However, property investing isn’t as straightforward as its popularity might suggest. “Homeowners tend to think they understand property, but investing in it is very different to owning your own home, and comes with substantial costs and risks,” she said. Those risks have never been more clear cut than they have been since the outbreak of the Covid-19 pandemic.
Property investments have been hugely affected by the shifts in how we are all living our lives in the midst of lockdowns. City centres that were previous buzzing hives of activity have been emptied, shops have been closed temporarily or have gone out of business and while offices have stood empty as a whole, workforce gets used to working from home.
This downturn in economic activity has impacted on the ability of both individuals and businesses to pay their rent to landlords. In the first UK lockdown the Government relaxed the rules on late payments of rent and just 14% of the £2.5bn due from retail tenants was paid on time.

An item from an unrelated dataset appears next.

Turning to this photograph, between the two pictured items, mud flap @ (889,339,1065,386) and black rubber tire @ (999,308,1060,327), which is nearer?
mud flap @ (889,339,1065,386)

While vaccines could promise the end of Covid-19, the way we work, shop and socialise will have all been impacted this year and the value of property is not exempt. Things that might have seemed like safe bets in 2019 certainly won’t be when it comes to 2021.
So, for people who aimed to make money as landlords, or those who put their money into any type of real estate investment for that matter, 2020 will have been a tough reality check. It’s no wonder that alternative investments have been soaring in popularity, amongst them Scotch whisky.